Conclusion: Medication knowledge of patients with acute decompensated heart failure is poor. Despite care in a university hospital, patients’ individual medication knowledge decreased after discharge. The study reveals an urgent need for better strategies to improve and promote the knowledge of prescribed medication in these very high-risk patients.

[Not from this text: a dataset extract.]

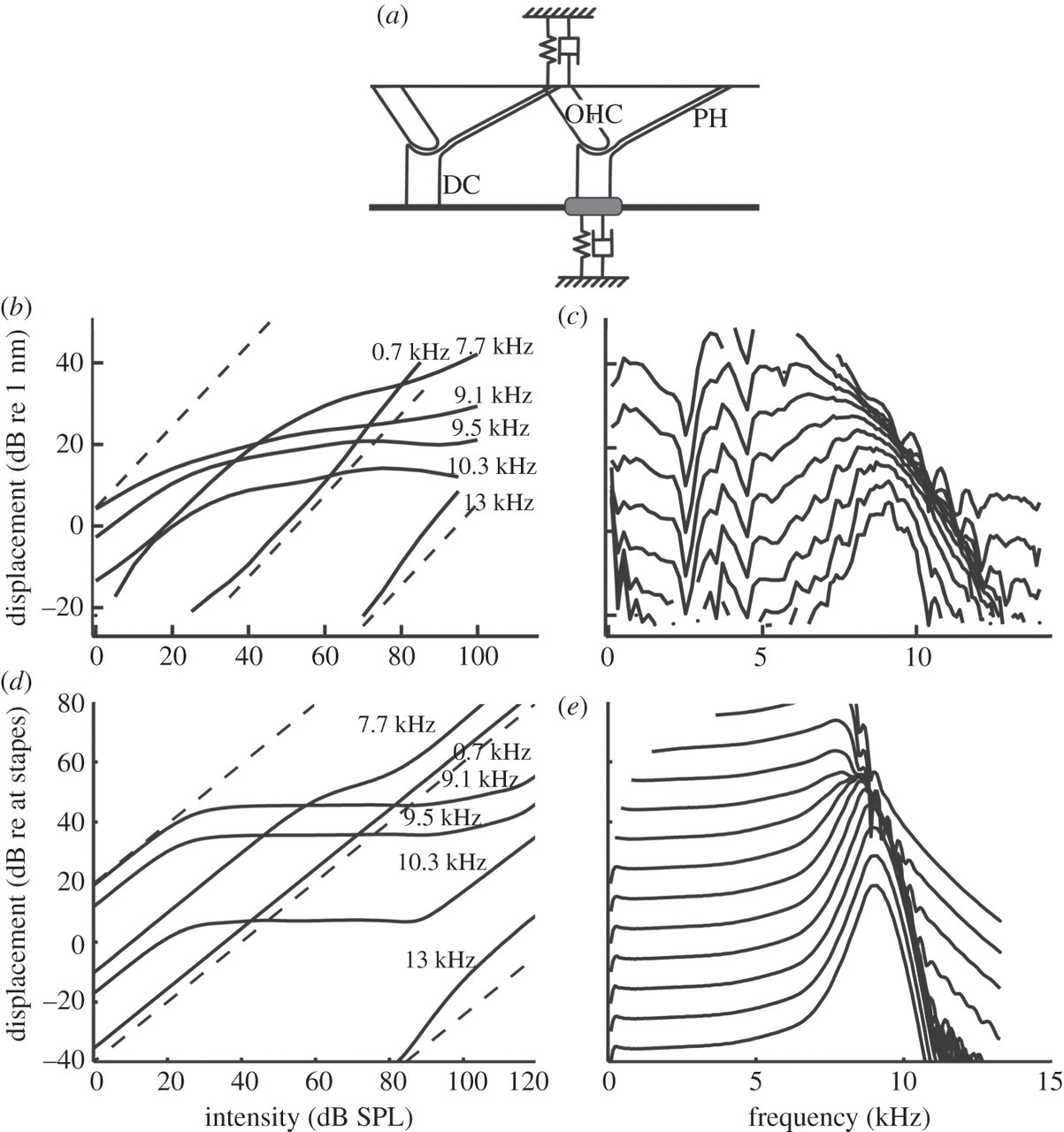 Nonlinear Models Of Development Amplification And Compression In The Mammalian Cochlea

Keywords: medication knowledge, hospitalization, chronic heart failure, health literacy



Chronic heart failure (CHF) is a serious health care problem affecting 1%–2% of the adult population in developed countries with the prevalence rising to ≥10% among persons ≥70 years of age.1 Evidence-based pharmacotherapy has improved prognosis in patients with systolic heart failure.2 Adherence to these medications, defined as the extent to which patients take medications as prescribed, prevents hospitalization and mortality.3,4

Management of chronic diseases, including heart failure, requires a high level of self-care skills that are determined by patients’ health literacy, which is defined as the degree to which patients have the capacity to adapt health information and services needed to make appropriate health decisions.4 A substantial aspect of health literacy represents the knowledge of one’s medical condition and treatment regimens, especially daily medication.5 Medication knowledge was shown to determine medication adherence in CHF patients and is inversely associated with outcomes in CHF.6,7 Lack of patients’ knowledge about their discharge medication increases the risk of drug-related problems.4 During hospitalization, established medication regimens are frequently modified, and in >75% of cases, even three or more alterations are carried out.8 A fact that represents a challenge for the interaction between health care providers and patients.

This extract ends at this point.